The Sixth Circuit issued an order on September 9, 2022 granting review of a class certification from March 7, 2022 that certified a class of roughly 11.8 million Ohio residents claiming injuries from per- and polyfluoroalkyl substances, or PFAS.
Filed in 2018 in the Southern District Court of Ohio, the lawsuit alleged the named defendants (large chemical companies) manufactured and distributed PFAS substances despite knowing the dangers, and engaged in efforts to mislead the public and regulators about the alleged harms from PFAS substances. The plaintiff sought to certify a nationwide class of every individual in the United States with PFAS in their blood and sought injunctive relief through funding by the defendants for a “science panel” to study the effects of PFAS and potentially provide medical monitoring to every member of the class.
The district court judge certified a class of every individual “subject to the laws of Ohio” whose blood contains 0.05 parts per trillion PFOA (a specific PFAS) and at least 0.05 parts per trillion of any other PFAS (amounts noted as currently undetectable with available technology). Additionally, the plaintiff admitted that he did not know which defendant (if any) caused the PFAS in his blood, and has not alleged any health condition as a result of the exposure. Rather, he alleged the levels of PFAS in his blood causes him to face a “risk of developing various diseases.”
The defendants petitioned for interlocutory review of the class certification advancing four arguments. First, the defendants argued that the named plaintiff lacks standing because he failed to show an injury in fact, his asserted injury cannot be traced to the defendants, and that an Article III court cannot order the remedy sought. Second, the defendants argued the class is not cohesive and cannot satisfy Federal Rule of Civil Procedure 23(b)(2) because the class members were allegedly exposed in different ways, in different amounts, to different substances, and at different times. The defendants pointed out that they would also likely suffer different outcomes based on individual factors. Third, the defendants alleged that the plaintiff’s vague description of the remedy fails to describe the injunctive relief sought. Fourth, the defendants argued that the district court failed to adequately consider the “preclusive effect of a non-opt-out class” regarding possible claims of absent class members when it certified the class.
The Sixth Circuit’s Order
On defendants’ first argument, the Sixth Circuit found “sufficient ‘weakness’” in the plaintiff’s standing to merit further review. Regarding the alleged injury, the Sixth Circuit found that the plaintiff’s allegations of increased risk of disease based on certain PFAS in his blood and the request for a science panel to be at odds – he simultaneously claims to be sufficiently likely to develop a disease and thus injured, but requested a science panel to determine whether he is at the risk. Additionally, the requested science panel would not appear to be capable of redressing his injury (PFAS in his blood). On traceability, the Sixth Circuit also pointed out that the plaintiff could not establish who caused his alleged injury, and his exposure could be the result of a “litany” of exposure pathways not involving the defendants.

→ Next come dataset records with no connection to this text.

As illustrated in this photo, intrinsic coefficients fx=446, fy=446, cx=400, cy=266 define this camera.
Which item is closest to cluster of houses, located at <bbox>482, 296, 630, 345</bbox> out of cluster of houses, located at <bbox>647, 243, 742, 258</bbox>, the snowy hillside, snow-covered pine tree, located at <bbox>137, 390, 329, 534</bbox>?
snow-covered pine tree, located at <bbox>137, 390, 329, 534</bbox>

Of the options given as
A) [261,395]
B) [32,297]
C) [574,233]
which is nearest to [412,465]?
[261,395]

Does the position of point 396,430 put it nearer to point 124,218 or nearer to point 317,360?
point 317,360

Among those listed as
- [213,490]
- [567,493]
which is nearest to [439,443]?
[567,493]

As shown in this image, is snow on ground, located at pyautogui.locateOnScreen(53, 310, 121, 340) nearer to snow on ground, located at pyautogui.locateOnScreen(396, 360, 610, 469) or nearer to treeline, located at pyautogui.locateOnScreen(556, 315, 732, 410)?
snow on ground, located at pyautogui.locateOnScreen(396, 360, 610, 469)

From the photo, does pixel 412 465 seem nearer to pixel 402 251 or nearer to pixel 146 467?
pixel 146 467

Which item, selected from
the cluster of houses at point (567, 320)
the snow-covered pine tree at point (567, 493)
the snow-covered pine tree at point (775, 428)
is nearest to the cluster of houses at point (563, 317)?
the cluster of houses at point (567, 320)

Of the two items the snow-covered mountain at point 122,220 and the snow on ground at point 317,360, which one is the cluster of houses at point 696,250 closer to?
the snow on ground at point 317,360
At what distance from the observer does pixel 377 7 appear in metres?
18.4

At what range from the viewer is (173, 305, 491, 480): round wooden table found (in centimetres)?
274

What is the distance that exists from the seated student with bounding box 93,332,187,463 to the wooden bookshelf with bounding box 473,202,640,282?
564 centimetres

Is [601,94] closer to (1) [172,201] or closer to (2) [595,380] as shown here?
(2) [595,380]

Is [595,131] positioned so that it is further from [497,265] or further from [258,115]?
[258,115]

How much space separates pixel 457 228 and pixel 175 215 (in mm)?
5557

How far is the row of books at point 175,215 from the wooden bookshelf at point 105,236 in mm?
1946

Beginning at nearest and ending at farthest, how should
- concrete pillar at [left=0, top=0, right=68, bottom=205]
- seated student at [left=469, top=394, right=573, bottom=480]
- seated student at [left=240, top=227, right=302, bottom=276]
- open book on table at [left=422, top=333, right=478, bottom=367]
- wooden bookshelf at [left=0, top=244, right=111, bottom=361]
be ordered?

Regarding defendants’ second argument on class cohesion, the Sixth Circuit expressed serious doubts in whether commonality could exist among the class with respect to exposure and relief. Even if one class member could prove an elevated risk of injury given the PFAS in their blood, such a finding would not necessarily prove that elevated risk for other class members given a variety of factors impacting risk, including age, genetics, medical history, lifestyle, and time of exposure.
The Sixth Circuit also questioned whether plaintiff’s description of the remedy was sufficiently specific to certify the class. The plaintiff argued that they need only request an injunction ordering defendants to pay for a science panel and medical monitoring for individuals in need as determined by the science panel. The Sixth Circuit noted instead that relief must be described in “reasonably particular detail” when it comes to class-wide injunctions, and found the district court’s conclusions subject to serious dispute
Though the Sixth Circuit did not address the defendants’ fourth argument, it noted that precedent regarding the “death knell” of litigation counseled in favor of an interlocutory appeal. The term is applied in cases where failure to certify a class would cause plaintiffs to abandon their claims. Here, the Sixth Circuit acknowledged that a “reverse death knell” situation existed – by certifying the class, the threatened massive liability would induce the defendants to settle rather than defend the action on the merits. Two factors weighing heavily on this finding were the size of the class and scope of potential liability. The Sixth Circuit also determined that the district court’s grant of class certification weighed in favor of an interlocutory order.
Based on these findings, the Sixth Circuit granted defendants’ request to present the case before a merits panel for review.
The Sixth Circuit’s interlocutory order provides early insight on the intricacies and potential strengths and weaknesses of PFAS class action litigation. While the interlocutory order is not a final order regarding the merits of the litigation, it is clear that the Sixth Circuit will be seeking additional legal and factual support from the plaintiff to justify the district court’s certification. A date for the merits panel hearing has not yet been scheduled.